(Beginning of Page extract)
Olaf Nowak

Personal information
- Date of birth: 24 February 1998 (age 28)
- Place of birth: Kraków, Poland
- Height: 1.80 m (5 ft 11 in)
- Position: Forward

Team information
- Current team: Flota Świnoujście

Youth career
- 0000–2010: Wisła Kraków
- 2011–2012: Garbarnia Kraków
- 2012–2014: Wisła Kraków
- 2014–2017: Zagłębie Lubin

Senior career*
- Years: Team / Apps / (Gls)
- 2017–2020: Zagłębie Lubin II / 54 / (26)
- 2018–2020: Zagłębie Lubin / 2 / (0)
- 2018–2019: → Zagłębie Sosnowiec (loan) / 14 / (4)
- 2019–2020: → Wisła Płock (loan) / 10 / (0)
- 2020–2021: Zagłębie Sosnowiec / 16 / (0)
- 2021: Chojniczanka Chojnice / 17 / (1)
- 2021–2022: Podhale Nowy Targ / 27 / (6)
(End of Page extract)
#### [List of tasks]
1/ List each distinct team named in the senior career section of the Olaf Nowak profile.
2/ Continue the Olaf Nowak profile above, starting after its final line.
(Beginning of Data shown)
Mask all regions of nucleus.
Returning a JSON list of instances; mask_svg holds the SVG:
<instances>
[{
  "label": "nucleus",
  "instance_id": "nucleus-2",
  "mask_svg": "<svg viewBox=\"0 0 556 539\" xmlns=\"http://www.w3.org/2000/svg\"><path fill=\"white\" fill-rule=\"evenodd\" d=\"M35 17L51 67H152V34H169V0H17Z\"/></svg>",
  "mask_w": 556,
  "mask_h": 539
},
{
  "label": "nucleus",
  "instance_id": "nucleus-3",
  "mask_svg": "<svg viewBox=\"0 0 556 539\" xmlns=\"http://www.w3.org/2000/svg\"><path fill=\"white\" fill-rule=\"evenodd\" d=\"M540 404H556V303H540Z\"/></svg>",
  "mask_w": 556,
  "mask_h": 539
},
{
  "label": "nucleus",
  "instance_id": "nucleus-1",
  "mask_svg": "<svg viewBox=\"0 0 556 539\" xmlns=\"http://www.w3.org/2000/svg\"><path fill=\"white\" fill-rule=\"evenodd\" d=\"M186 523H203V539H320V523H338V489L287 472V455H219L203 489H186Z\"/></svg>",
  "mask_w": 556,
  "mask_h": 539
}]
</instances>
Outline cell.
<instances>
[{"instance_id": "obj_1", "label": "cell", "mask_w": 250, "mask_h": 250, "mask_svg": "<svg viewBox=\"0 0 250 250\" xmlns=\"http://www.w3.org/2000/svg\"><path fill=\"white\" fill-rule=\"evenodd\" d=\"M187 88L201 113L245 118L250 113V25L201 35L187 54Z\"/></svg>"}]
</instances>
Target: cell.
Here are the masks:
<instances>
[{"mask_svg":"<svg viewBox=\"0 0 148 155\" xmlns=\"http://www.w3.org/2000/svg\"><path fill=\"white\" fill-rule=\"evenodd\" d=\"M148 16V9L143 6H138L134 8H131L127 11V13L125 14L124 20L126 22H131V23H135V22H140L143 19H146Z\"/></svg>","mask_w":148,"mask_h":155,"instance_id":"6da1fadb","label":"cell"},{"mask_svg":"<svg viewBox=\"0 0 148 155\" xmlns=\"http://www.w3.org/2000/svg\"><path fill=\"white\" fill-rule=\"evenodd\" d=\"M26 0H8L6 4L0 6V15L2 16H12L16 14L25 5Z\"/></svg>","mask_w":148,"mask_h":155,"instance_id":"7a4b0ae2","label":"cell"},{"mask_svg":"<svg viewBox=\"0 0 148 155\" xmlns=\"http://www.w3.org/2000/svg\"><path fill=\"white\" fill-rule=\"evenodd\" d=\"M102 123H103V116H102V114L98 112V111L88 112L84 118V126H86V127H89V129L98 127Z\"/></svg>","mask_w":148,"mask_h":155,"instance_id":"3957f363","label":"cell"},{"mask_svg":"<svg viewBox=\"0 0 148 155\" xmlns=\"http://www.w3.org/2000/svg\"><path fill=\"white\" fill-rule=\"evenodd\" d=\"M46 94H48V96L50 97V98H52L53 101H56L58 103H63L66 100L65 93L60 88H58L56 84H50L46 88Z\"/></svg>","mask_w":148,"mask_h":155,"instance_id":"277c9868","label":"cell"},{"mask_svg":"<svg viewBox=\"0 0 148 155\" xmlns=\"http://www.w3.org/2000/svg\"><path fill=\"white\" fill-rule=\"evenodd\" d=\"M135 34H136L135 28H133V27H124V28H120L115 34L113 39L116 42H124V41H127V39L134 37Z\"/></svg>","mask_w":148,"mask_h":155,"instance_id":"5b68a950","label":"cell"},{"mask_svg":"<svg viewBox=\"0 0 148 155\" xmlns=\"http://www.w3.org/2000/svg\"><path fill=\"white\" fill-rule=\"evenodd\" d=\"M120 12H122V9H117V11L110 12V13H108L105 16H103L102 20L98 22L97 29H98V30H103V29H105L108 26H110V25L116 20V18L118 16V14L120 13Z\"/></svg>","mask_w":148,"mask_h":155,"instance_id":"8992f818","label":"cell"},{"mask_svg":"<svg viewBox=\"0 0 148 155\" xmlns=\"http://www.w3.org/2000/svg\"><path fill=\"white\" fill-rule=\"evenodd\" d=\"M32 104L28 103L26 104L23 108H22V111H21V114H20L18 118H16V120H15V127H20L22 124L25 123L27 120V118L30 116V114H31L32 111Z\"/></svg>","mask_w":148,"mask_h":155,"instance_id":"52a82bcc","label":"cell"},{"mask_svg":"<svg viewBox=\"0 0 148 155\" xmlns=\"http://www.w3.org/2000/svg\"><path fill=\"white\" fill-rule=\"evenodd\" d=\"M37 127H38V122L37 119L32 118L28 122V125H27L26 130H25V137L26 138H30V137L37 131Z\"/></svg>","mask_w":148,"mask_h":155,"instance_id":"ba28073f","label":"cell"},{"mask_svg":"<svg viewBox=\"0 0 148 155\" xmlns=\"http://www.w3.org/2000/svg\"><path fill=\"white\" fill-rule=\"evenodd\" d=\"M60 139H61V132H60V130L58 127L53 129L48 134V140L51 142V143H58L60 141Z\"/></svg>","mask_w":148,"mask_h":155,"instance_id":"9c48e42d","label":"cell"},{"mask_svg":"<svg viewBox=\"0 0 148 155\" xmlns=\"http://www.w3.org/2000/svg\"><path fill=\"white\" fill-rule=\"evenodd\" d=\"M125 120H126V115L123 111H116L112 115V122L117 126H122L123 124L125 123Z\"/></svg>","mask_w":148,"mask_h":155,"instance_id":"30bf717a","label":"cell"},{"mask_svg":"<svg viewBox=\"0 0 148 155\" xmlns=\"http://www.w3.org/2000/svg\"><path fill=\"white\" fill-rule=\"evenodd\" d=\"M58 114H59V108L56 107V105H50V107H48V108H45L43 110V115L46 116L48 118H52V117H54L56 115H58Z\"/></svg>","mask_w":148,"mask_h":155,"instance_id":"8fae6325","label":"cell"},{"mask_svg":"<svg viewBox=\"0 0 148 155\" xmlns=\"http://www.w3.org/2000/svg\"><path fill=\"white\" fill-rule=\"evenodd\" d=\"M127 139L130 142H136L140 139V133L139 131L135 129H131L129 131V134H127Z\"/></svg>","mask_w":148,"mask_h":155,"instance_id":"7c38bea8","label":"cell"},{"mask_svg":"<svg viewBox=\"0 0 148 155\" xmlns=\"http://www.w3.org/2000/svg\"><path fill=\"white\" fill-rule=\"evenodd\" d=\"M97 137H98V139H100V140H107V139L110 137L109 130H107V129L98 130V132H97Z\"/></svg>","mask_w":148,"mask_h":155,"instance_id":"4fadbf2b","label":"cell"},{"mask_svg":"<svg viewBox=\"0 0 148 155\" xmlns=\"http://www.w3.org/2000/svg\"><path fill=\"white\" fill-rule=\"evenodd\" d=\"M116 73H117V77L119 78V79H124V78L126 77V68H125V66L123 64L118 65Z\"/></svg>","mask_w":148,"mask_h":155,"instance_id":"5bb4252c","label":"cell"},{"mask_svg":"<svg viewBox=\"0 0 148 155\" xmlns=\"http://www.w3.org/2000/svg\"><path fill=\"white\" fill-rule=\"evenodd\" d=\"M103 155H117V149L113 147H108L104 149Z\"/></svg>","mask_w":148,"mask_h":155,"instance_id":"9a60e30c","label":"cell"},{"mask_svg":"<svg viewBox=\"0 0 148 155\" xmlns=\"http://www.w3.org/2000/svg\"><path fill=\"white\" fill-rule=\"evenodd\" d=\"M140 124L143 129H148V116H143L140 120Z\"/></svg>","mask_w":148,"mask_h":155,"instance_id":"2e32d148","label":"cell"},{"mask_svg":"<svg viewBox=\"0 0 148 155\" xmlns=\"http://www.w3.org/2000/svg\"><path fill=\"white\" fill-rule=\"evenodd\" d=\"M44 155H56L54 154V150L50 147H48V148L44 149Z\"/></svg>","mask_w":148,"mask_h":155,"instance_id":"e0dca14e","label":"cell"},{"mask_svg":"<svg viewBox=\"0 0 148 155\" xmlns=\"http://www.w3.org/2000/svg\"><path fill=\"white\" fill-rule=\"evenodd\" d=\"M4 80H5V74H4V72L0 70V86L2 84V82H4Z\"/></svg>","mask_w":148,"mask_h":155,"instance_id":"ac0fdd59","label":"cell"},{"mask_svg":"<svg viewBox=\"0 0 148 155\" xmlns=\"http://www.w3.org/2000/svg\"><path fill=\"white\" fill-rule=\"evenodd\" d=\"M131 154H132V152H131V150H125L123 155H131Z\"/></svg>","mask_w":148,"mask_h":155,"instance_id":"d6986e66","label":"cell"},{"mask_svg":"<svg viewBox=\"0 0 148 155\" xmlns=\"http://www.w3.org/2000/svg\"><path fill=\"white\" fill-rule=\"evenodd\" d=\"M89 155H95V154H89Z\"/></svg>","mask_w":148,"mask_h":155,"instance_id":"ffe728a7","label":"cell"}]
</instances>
(End of Data shown)
#### [Answers to this exercise]
1/
Zagłębie Lubin II
Zagłębie Lubin
Zagłębie Sosnowiec
Wisła Płock
Chojniczanka Chojnice
Podhale Nowy Targ

2/
- 2022–2023: Stilon Gorzów Wielkopolski / 30 / (4)
- 2023–2024: Kotwica Kołobrzeg / 28 / (5)
- 2025: Stilon Gorzów Wielkopolski / 14 / (4)
- 2025–2026: Stal Stalowa Wola / 10 / (1)
- 2026–: Flota Świnoujście / 0 / (0)

= Olaf Nowak =

Polish footballer (born 1998)

Olaf Nowak (born 24 February 1998) is a Polish professional footballer who plays as a forward for III liga club Flota Świnoujście.

==Club career==
On 30 July 2020, Nowak returned to Zagłębie Sosnowiec on a permanent basis and signed a two-year contract. He left by mutual consent in January 2021.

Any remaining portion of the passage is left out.